Les conditions de vie et de travail sont abominables ; persécutions, humiliations, maladies, malnutrition et violence sont le lot quotidien des travailleurs forcés et des soldats-esclaves de cette ligne dans l’enfer de la jungle. Commencée en 1942, elle est terminée en 1943 en seulement 16 mois. Les hommes paient un lourd tribut sur ce chemin de fer de la mort. Pas moins de 90 000 morts parmi les travailleurs forcés, non seulement des prisonniers de guerre occidentaux (officiers britanniques, australiens, néerlandais et américains), mais également les coolies asiatiques dans ce voyage au bout de l’horreur. Ce pont est finalement bombardé et détruit par l’aviation britannique.
Le cimetière militaire où reposent 7000 corps de soldats alliés prisonniers, le mémorial de guerre japonais, le mémorial de Chong Kai consacré aux prisonniers du camp avec 1750 corps pour que personne ne les oublie, sont autant de témoignages de cette période tragique.
Le pont aujourd’hui.
Après avoir randonné une grande partie de la journée dans les chutes d’Erawan, nous retournons sur le pont, découvert à l’arrache la veille, lors de notre arrivée. Il y a pas mal de monde en soirée qui déambule un peu partout. De nombreux visiteurs sont venus le contempler et le traverser à pied, tout comme nous. Ne vous attendez pas à voir un pont en bois, il n’existe plus depuis longtemps. Aujourd’hui, il est maintenant fait de béton et d’acier, mais c’est malgré tout quelque chose d’être là, surtout lorsque l’on connait sa triste histoire.
Nous croisons un vieux couple accompagné d’un ancien soldat arborant une décoration sur sa veste et coiffé d’un chapeau de cowboy. Cela nous fait sourire et attire forcément le regard. La vieille dame essaie de prendre des photos avec son téléphone portable, mais visiblement cela lui pose problème. Sylvie lui propose de l’aide, puis nous nous éclipsons. Nous les retrouvons à nouveau quelque temps après sur la place où ils nous font signe. Ils nous cherchaient pour faire une photo souvenir avec nous et sont ravis de prendre la pose à nos côtés. N’allez surtout pas croire que Sylvie a tapé dans l’œil du vieux soldat, il nous dit avoir 90 ans !

◇ ◇ ◇ ◇ ◇

**EXERCICES**
• A. Les affirmations suivantes concordent-elles avec le texte sur le chemin de fer de la mort ? Répondez par oui ou non, en citant les mots du texte qui tranchent. (i) La ligne a été achevée en 1943. (ii) Le pont que traversent aujourd'hui les visiteurs est en bois. (iii) Le pont a été bombardé et détruit par l'aviation américaine.
• B. D'après le texte sur le chemin de fer de la mort, combien de corps reposent au mémorial de Chong Kai ?
• C. Poursuivez le récit de la visite du pont à la suite de sa dernière phrase.
Le matériel placé ci-dessous n'a aucun rôle ici.

**DONNÉES ENREGISTRÉES**
◇ ◇ ◇ ◇ ◇

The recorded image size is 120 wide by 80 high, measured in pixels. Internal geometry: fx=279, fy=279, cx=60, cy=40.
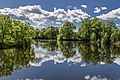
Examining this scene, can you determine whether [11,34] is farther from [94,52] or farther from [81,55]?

◇ ◇ ◇ ◇ ◇

**CORRIGÉS**
• A.
(i) Oui : « elle est terminée en 1943 en seulement 16 mois ».
(ii) Non : « Ne vous attendez pas à voir un pont en bois, il n’existe plus depuis longtemps. »
(iii) Non : « Ce pont est finalement bombardé et détruit par l’aviation britannique. »

• B. 1750 corps.

• C.
Une invitation inattendue.
C’est alors qu’un jeune homme chinois nous aborde « Vous êtes étrangers, avez-vous votre passeport sur vous ? » » Oui, bien sûr » « Allez là-bas, on vous donne des billets gratuits pour le spectacle ». Alors, c’est quoi exactement ce spectacle ? Sachez que l’office du Tourisme de Thaïlande de Kanchanaburi organise chaque année, une semaine dédiée au pont de la rivière Kwai pour promouvoir le tourisme national et international. On l’appelle la River Kwai bridge week et elle a lieu chaque année en novembre et/ou décembre. Cela coïncide pile-poil avec notre venue, et c’est un parfait hasard.
Une plongée dans l’histoire en sons et lumières.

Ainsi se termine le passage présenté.